## BRIEF
Output every record word for word.

## MATERIAL FOR THIS TASK
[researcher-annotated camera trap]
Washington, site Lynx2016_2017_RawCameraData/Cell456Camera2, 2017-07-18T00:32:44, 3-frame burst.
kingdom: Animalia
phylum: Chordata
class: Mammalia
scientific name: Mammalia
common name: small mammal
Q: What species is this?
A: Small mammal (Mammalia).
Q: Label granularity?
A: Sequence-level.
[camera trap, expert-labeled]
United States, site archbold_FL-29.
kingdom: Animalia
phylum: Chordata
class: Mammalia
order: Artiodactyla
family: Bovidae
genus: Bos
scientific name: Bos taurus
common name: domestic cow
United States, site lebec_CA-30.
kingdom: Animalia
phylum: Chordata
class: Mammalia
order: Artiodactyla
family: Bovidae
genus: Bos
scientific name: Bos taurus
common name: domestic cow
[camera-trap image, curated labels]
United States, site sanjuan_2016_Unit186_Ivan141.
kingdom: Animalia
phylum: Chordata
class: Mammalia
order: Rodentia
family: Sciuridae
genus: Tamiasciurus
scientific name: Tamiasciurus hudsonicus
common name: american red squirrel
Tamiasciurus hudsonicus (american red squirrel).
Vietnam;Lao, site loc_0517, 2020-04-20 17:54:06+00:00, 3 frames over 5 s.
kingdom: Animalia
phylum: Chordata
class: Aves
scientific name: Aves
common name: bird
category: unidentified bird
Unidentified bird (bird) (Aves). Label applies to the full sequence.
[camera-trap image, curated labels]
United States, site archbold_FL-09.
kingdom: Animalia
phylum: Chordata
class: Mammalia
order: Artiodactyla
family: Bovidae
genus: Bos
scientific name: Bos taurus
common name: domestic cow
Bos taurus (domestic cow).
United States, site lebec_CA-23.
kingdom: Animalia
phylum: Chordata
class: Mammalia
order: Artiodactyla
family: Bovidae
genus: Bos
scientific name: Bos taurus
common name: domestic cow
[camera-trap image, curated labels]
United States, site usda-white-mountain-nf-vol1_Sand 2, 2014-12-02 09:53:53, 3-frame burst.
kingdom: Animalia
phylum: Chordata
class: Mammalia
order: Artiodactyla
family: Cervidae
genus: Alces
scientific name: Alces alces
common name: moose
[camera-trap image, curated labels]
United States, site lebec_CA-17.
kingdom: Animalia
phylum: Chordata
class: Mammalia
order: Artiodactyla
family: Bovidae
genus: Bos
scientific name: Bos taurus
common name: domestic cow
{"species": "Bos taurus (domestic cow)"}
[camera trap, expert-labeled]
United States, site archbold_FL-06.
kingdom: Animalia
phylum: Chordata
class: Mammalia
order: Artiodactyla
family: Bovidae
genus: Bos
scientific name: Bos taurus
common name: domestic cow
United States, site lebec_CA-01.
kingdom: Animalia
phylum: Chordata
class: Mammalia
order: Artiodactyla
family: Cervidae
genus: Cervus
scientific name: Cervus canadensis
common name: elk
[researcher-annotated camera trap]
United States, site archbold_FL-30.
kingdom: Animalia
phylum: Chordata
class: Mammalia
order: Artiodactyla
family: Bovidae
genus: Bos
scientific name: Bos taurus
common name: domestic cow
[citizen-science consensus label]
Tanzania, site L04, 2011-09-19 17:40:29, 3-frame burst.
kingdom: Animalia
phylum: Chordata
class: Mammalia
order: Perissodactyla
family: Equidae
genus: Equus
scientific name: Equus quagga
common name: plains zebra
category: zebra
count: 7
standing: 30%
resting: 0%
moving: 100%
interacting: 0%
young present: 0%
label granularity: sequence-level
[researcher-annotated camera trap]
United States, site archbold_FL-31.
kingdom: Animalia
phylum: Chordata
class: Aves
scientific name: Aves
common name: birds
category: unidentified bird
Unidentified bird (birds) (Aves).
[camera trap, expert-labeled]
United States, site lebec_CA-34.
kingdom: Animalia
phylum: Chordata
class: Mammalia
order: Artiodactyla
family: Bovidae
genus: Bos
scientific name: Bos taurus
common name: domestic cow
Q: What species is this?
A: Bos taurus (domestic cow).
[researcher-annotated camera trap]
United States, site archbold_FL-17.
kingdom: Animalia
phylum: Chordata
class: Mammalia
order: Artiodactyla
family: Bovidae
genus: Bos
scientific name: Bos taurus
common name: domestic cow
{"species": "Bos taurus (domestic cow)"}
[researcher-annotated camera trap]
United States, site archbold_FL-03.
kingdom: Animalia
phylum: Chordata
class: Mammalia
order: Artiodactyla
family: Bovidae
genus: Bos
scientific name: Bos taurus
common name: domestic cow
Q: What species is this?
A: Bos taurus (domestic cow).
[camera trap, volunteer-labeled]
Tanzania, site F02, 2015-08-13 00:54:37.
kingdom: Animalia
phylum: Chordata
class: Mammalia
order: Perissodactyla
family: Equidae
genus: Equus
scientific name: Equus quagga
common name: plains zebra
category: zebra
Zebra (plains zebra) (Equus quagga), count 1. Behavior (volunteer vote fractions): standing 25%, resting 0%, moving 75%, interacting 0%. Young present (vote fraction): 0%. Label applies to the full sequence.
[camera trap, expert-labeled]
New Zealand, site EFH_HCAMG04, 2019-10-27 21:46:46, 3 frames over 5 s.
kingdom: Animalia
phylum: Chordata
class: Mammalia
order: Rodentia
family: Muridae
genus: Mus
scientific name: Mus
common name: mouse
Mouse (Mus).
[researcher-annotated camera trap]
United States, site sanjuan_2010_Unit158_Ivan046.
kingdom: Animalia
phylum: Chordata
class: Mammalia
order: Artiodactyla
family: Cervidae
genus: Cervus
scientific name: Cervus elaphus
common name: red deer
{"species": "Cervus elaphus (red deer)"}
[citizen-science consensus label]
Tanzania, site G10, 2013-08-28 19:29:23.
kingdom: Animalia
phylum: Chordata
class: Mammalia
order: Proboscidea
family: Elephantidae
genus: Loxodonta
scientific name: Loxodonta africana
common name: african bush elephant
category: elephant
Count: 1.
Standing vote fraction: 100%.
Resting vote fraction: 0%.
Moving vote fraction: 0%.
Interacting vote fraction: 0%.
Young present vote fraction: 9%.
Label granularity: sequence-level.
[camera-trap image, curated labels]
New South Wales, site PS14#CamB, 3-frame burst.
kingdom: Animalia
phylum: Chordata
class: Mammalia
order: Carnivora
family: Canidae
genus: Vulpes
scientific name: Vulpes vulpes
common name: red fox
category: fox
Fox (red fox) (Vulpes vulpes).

## WRITTEN ANSWER
[researcher-annotated camera trap]
Washington, site Lynx2016_2017_RawCameraData/Cell456Camera2, 2017-07-18T00:32:44, 3-frame burst.
kingdom: Animalia
phylum: Chordata
class: Mammalia
scientific name: Mammalia
common name: small mammal
Q: What species is this?
A: Small mammal (Mammalia).
Q: Label granularity?
A: Sequence-level.
[camera trap, expert-labeled]
United States, site archbold_FL-29.
kingdom: Animalia
phylum: Chordata
class: Mammalia
order: Artiodactyla
family: Bovidae
genus: Bos
scientific name: Bos taurus
common name: domestic cow
United States, site lebec_CA-30.
kingdom: Animalia
phylum: Chordata
class: Mammalia
order: Artiodactyla
family: Bovidae
genus: Bos
scientific name: Bos taurus
common name: domestic cow
[camera-trap image, curated labels]
United States, site sanjuan_2016_Unit186_Ivan141.
kingdom: Animalia
phylum: Chordata
class: Mammalia
order: Rodentia
family: Sciuridae
genus: Tamiasciurus
scientific name: Tamiasciurus hudsonicus
common name: american red squirrel
Tamiasciurus hudsonicus (american red squirrel).
Vietnam;Lao, site loc_0517, 2020-04-20 17:54:06+00:00, 3 frames over 5 s.
kingdom: Animalia
phylum: Chordata
class: Aves
scientific name: Aves
common name: bird
category: unidentified bird
Unidentified bird (bird) (Aves). Label applies to the full sequence.
[camera-trap image, curated labels]
United States, site archbold_FL-09.
kingdom: Animalia
phylum: Chordata
class: Mammalia
order: Artiodactyla
family: Bovidae
genus: Bos
scientific name: Bos taurus
common name: domestic cow
Bos taurus (domestic cow).
United States, site lebec_CA-23.
kingdom: Animalia
phylum: Chordata
class: Mammalia
order: Artiodactyla
family: Bovidae
genus: Bos
scientific name: Bos taurus
common name: domestic cow
[camera-trap image, curated labels]
United States, site usda-white-mountain-nf-vol1_Sand 2, 2014-12-02 09:53:53, 3-frame burst.
kingdom: Animalia
phylum: Chordata
class: Mammalia
order: Artiodactyla
family: Cervidae
genus: Alces
scientific name: Alces alces
common name: moose
[camera-trap image, curated labels]
United States, site lebec_CA-17.
kingdom: Animalia
phylum: Chordata
class: Mammalia
order: Artiodactyla
family: Bovidae
genus: Bos
scientific name: Bos taurus
common name: domestic cow
{"species": "Bos taurus (domestic cow)"}
[camera trap, expert-labeled]
United States, site archbold_FL-06.
kingdom: Animalia
phylum: Chordata
class: Mammalia
order: Artiodactyla
family: Bovidae
genus: Bos
scientific name: Bos taurus
common name: domestic cow
United States, site lebec_CA-01.
kingdom: Animalia
phylum: Chordata
class: Mammalia
order: Artiodactyla
family: Cervidae
genus: Cervus
scientific name: Cervus canadensis
common name: elk
[researcher-annotated camera trap]
United States, site archbold_FL-30.
kingdom: Animalia
phylum: Chordata
class: Mammalia
order: Artiodactyla
family: Bovidae
genus: Bos
scientific name: Bos taurus
common name: domestic cow
[citizen-science consensus label]
Tanzania, site L04, 2011-09-19 17:40:29, 3-frame burst.
kingdom: Animalia
phylum: Chordata
class: Mammalia
order: Perissodactyla
family: Equidae
genus: Equus
scientific name: Equus quagga
common name: plains zebra
category: zebra
count: 7
standing: 30%
resting: 0%
moving: 100%
interacting: 0%
young present: 0%
label granularity: sequence-level
[researcher-annotated camera trap]
United States, site archbold_FL-31.
kingdom: Animalia
phylum: Chordata
class: Aves
scientific name: Aves
common name: birds
category: unidentified bird
Unidentified bird (birds) (Aves).
[camera trap, expert-labeled]
United States, site lebec_CA-34.
kingdom: Animalia
phylum: Chordata
class: Mammalia
order: Artiodactyla
family: Bovidae
genus: Bos
scientific name: Bos taurus
common name: domestic cow
Q: What species is this?
A: Bos taurus (domestic cow).
[researcher-annotated camera trap]
United States, site archbold_FL-17.
kingdom: Animalia
phylum: Chordata
class: Mammalia
order: Artiodactyla
family: Bovidae
genus: Bos
scientific name: Bos taurus
common name: domestic cow
{"species": "Bos taurus (domestic cow)"}
[researcher-annotated camera trap]
United States, site archbold_FL-03.
kingdom: Animalia
phylum: Chordata
class: Mammalia
order: Artiodactyla
family: Bovidae
genus: Bos
scientific name: Bos taurus
common name: domestic cow
Q: What species is this?
A: Bos taurus (domestic cow).
[camera trap, volunteer-labeled]
Tanzania, site F02, 2015-08-13 00:54:37.
kingdom: Animalia
phylum: Chordata
class: Mammalia
order: Perissodactyla
family: Equidae
genus: Equus
scientific name: Equus quagga
common name: plains zebra
category: zebra
Zebra (plains zebra) (Equus quagga), count 1. Behavior (volunteer vote fractions): standing 25%, resting 0%, moving 75%, interacting 0%. Young present (vote fraction): 0%. Label applies to the full sequence.
[camera trap, expert-labeled]
New Zealand, site EFH_HCAMG04, 2019-10-27 21:46:46, 3 frames over 5 s.
kingdom: Animalia
phylum: Chordata
class: Mammalia
order: Rodentia
family: Muridae
genus: Mus
scientific name: Mus
common name: mouse
Mouse (Mus).
[researcher-annotated camera trap]
United States, site sanjuan_2010_Unit158_Ivan046.
kingdom: Animalia
phylum: Chordata
class: Mammalia
order: Artiodactyla
family: Cervidae
genus: Cervus
scientific name: Cervus elaphus
common name: red deer
{"species": "Cervus elaphus (red deer)"}
[citizen-science consensus label]
Tanzania, site G10, 2013-08-28 19:29:23.
kingdom: Animalia
phylum: Chordata
class: Mammalia
order: Proboscidea
family: Elephantidae
genus: Loxodonta
scientific name: Loxodonta africana
common name: african bush elephant
category: elephant
Count: 1.
Standing vote fraction: 100%.
Resting vote fraction: 0%.
Moving vote fraction: 0%.
Interacting vote fraction: 0%.
Young present vote fraction: 9%.
Label granularity: sequence-level.
[camera-trap image, curated labels]
New South Wales, site PS14#CamB, 3-frame burst.
kingdom: Animalia
phylum: Chordata
class: Mammalia
order: Carnivora
family: Canidae
genus: Vulpes
scientific name: Vulpes vulpes
common name: red fox
category: fox
Fox (red fox) (Vulpes vulpes).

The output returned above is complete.